# Mathematics Prelims

## June 10, 2009

### Extreme Points, Part 1 — Geometric Intuition

Filed under: Linear Programming — cjohnson @ 4:51 pm

Recall from earlier that in a linear program we have a set of constraints, $Ax \leq b$, each of which defines a half-space.  The intersection of all these half-spaces, along with our standing assumption $x \geq 0$ defines our feasible region: the region in space where satisfying all of our constraints.  In general, the intersection of a finite number of half-spaces is called a polyhedral set, and if the set is bounded set call it a polytope.

One thing to notice about polyhedral sets is that they’re convex.  To see this, suppose that our polyhedral set is defined by $Ax \leq b$.  Now let $x_0$ and $x_1$ be two points satisfying these constraints (in each of the corresponding half-spaces).  Let $\lambda \in [0, 1]$.  We have the following.

$\displaystyle A(\lambda x_0 + (1 - \lambda) x_1) = A (\lambda x_0) + A((1 - \lambda) x_1)$

$\displaystyle \, \, \, = \lambda A x_0 + (1 - \lambda) A x_1$

$\displaystyle \, \, \, \leq \lambda b + (1 - \lambda) b$

$\displaystyle \, \, \, = (\lambda + 1 - \lambda) b$

$\displaystyle \, \, \, = b$

So $A(\lambda x_0 + (1 - \lambda) x_1) \leq b$ and the set is convex.

Now, if we had only a few (two or three) variables, then we could explicitly graph the polyhedral set and we’d notice that it has some sharp “corners” when two lines (or planes) that form the boundary of a half-space intersect.  These points are of interest to us because if an optimal solution exists it must occur at one of these corner points.

As an example, consider the following linear program:

Maximize $\displaystyle \frac{1}{2} x_1 + x_2$

Subject to the following:

$\displaystyle x_2 \leq 3$

$\displaystyle x_1 + x_2 \leq 5$

$\displaystyle x_1, x_2 \geq 0$

Graphing these we have

The extreme points for our feasible region are the five corners above, each of which is the intersection of two of the lines determined by our constraints.  Now let’s consider all of the points where our objective function would be equal to 2.  These are the points satisfying the equation $\frac{1}{2} x_1 + x_2 = 2$ — all such points lie on a line, and in particular are the points on the red line below.

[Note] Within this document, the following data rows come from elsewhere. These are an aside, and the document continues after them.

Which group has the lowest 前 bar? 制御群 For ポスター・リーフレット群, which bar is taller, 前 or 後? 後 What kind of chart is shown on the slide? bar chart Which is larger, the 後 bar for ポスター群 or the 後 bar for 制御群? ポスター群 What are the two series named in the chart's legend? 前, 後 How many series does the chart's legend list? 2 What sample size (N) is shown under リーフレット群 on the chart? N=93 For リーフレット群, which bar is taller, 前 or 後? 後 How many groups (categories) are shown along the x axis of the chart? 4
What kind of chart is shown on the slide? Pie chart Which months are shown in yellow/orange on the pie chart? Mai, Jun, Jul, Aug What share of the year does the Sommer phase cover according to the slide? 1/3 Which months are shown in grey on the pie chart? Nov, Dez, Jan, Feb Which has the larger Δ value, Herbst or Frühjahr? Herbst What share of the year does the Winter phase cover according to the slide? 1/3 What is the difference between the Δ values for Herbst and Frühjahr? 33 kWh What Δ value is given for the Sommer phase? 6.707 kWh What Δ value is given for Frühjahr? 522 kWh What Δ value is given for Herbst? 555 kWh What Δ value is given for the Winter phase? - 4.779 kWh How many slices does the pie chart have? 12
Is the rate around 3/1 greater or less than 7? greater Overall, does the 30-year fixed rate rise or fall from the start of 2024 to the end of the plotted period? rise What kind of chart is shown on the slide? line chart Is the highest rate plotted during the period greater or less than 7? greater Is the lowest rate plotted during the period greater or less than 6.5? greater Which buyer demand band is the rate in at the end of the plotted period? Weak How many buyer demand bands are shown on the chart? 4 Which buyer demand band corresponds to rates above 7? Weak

Note that if we were to consider the points where our objective function is 3 (the points lying on the line $\frac{1}{2} x_1 + x_2 = 3$), we’d have a similar picture, but with our line simply shifted up one unit:

Remember that our goal is to maximize our objective function while satisfying all of the constraints / staying within the feasible region.  Geometrically, then, what we should do is move this line up as far as we can — as our objective increases when we shift the line up — and stay in the feasible region.  Each of these lines is called an objective contour.  Looking at the set of all possible values the objective function could take on we have something similar to the following (I say “something similar” because the picture would just be solid red if we looked at all the contours).

From this picture we see that the optimal solution occurs at the top-right extreme point.  Since an extreme point is the intersection of two lines, we can simply calculate the intersection point of those two lines to see to find the precise point where optimality is obtained (these are called binding constraints since they’re satisfied by equality).

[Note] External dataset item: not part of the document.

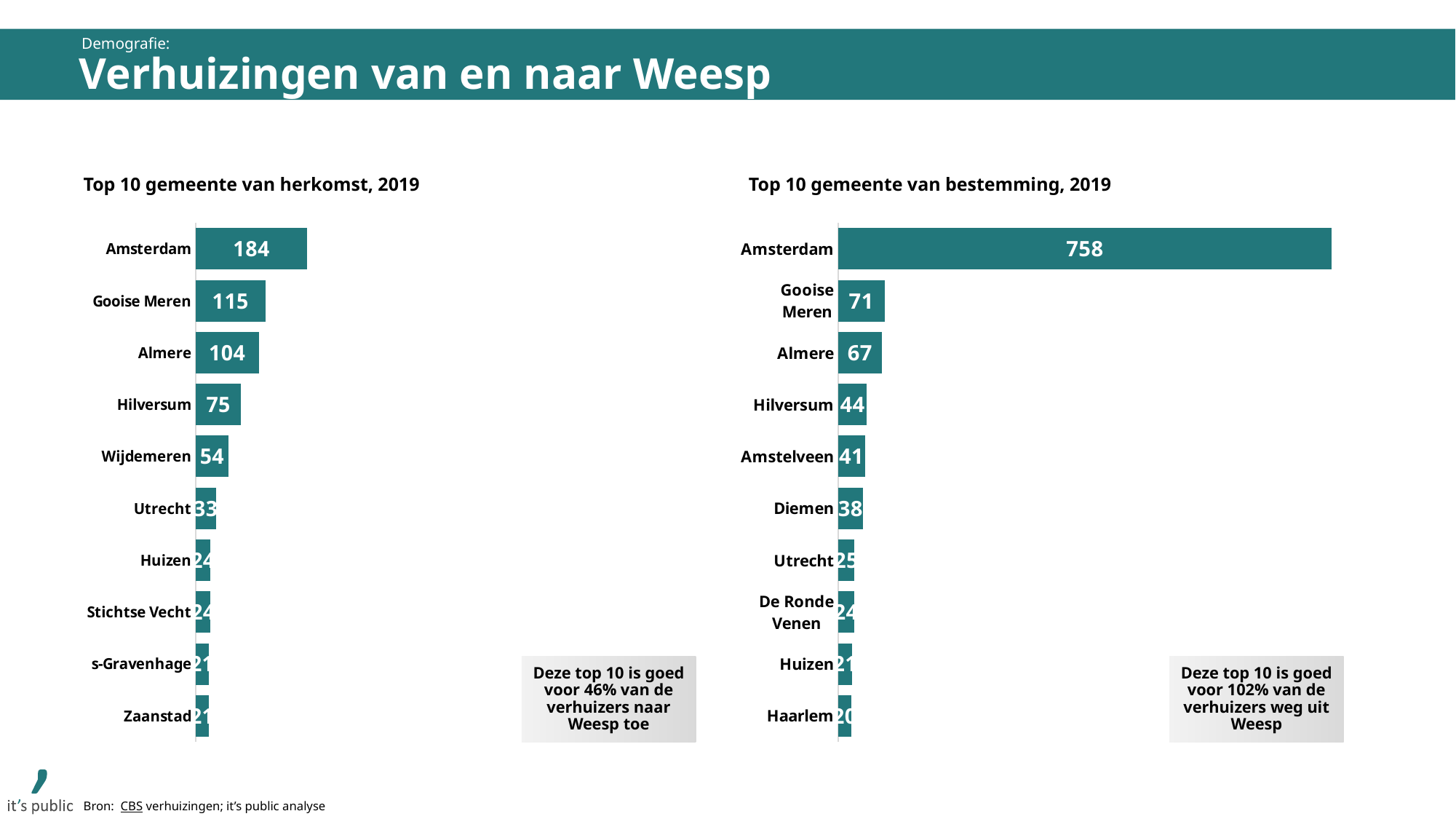
In the chart 'Top 10 gemeente van bestemming, 2019', what is the difference between the values for Gooise Meren and Almere? 4 In the chart 'Top 10 gemeente van bestemming, 2019', what is the value for Amsterdam? 758 What type of chart is 'Top 10 gemeente van herkomst, 2019'? Bar chart How many municipalities are shown in the chart 'Top 10 gemeente van bestemming, 2019'? 10 In the chart 'Top 10 gemeente van bestemming, 2019', what is the value for Diemen? 38 In the chart 'Top 10 gemeente van herkomst, 2019', what is the value for Amsterdam? 184 According to the text box next to the chart 'Top 10 gemeente van bestemming, 2019', what share of the movers leaving Weesp does this top 10 account for? 102% In the chart 'Top 10 gemeente van herkomst, 2019', what is the value for Almere? 104 In the chart 'Top 10 gemeente van bestemming, 2019', which municipality has the highest value? Amsterdam In the chart 'Top 10 gemeente van herkomst, 2019', what is the difference between the values for Gooise Meren and Almere? 11 In the chart 'Top 10 gemeente van bestemming, 2019', what is the value for Hilversum? 44 Which is larger: the value for Hilversum in the chart 'Top 10 gemeente van herkomst, 2019' or the value for Hilversum in the chart 'Top 10 gemeente van bestemming, 2019'? Top 10 gemeente van herkomst, 2019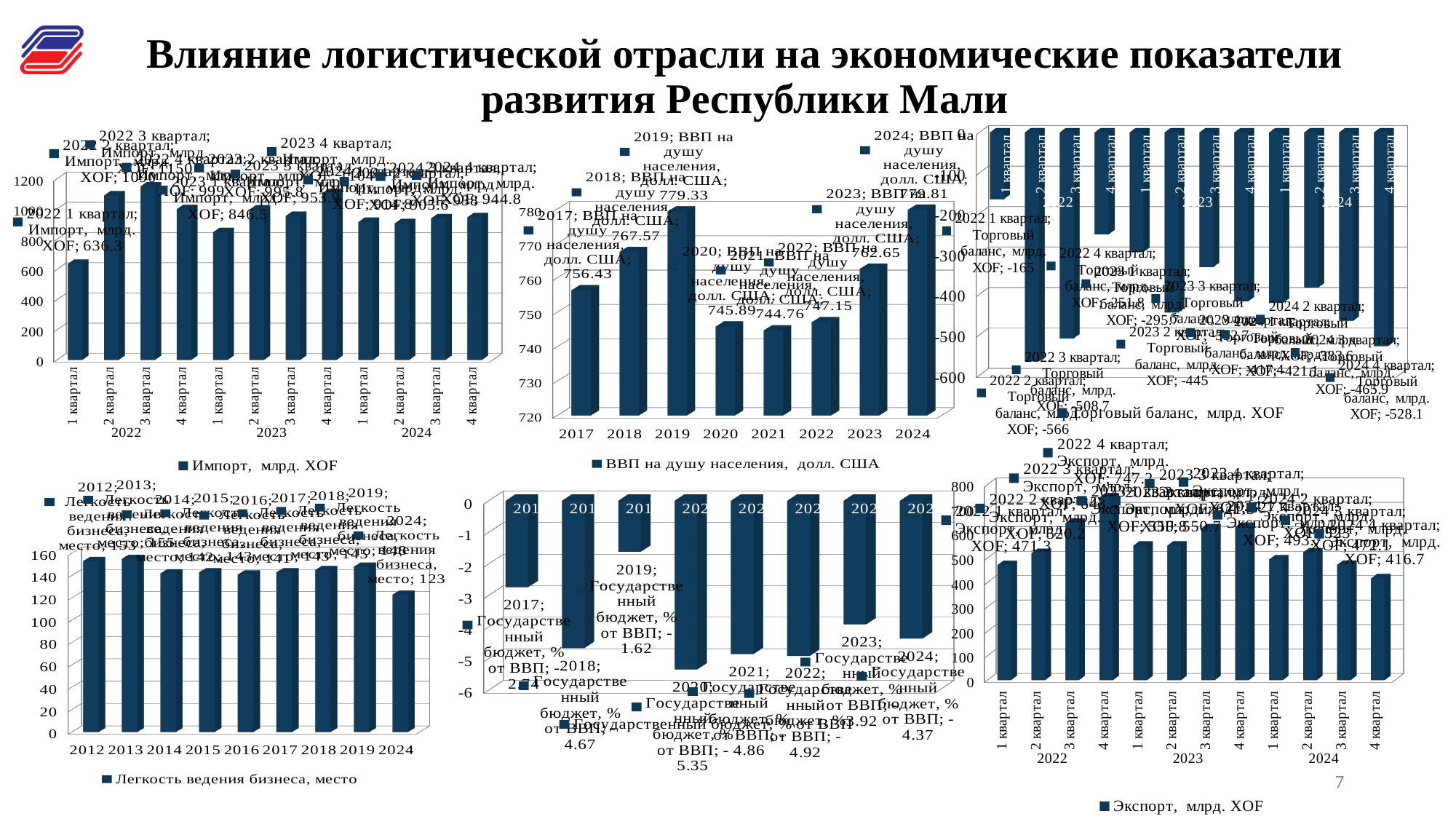
In the 'Легкость ведения бизнеса, место' chart, which year has the lowest value? 2024 In the 'Торговый баланс, млрд. XOF' chart, what is the value for 2022 2 квартал? -566 In the 'ВВП на душу населения, долл. США' chart, what is the difference between the 2018 and 2017 values? 11.14 In the 'ВВП на душу населения, долл. США' chart, what is the value for 2019? 779.33 In the 'Импорт, млрд. XOF' chart, how many bars are plotted? 12 In the 'Импорт, млрд. XOF' chart, what is the value for 2024 4 квартал? 944.8 In the 'Экспорт, млрд. XOF' chart, which quarter has the lowest value? 2024 4 квартал In the 'Импорт, млрд. XOF' chart, what is the value for 2022 1 квартал? 636.3 In the 'ВВП на душу населения, долл. США' chart, what is the value for 2021? 744.76 In the 'Торговый баланс, млрд. XOF' chart, what is the value for 2023 1 квартал? -295.7 In the 'Государственный бюджет, % от ВВП' chart, what is the value for 2020? -5.35 In the 'Легкость ведения бизнеса, место' chart, what is the value for 2019? 148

Those lines are $x_2 = 3$ and $x_1 + x_2 = 5$, so optimality occurs at $(x_1, x_2) = (2, 3)$ and our objective function takes on the value 4.

This geometric argument is nice and intuitive, but falls apart if we have more than three variables (since we’re in at least four dimensional space where such pictures can’t be drawn).  In the next post we’ll see how to characterize the extreme points of the feasible region algebraically.  Later we’ll see how to traverse the extreme points of the feasible region, using that algebraic description, in such a way that we always move to a “closer to optimal” extreme point, until we finally get there (or determine no such optimal point exists).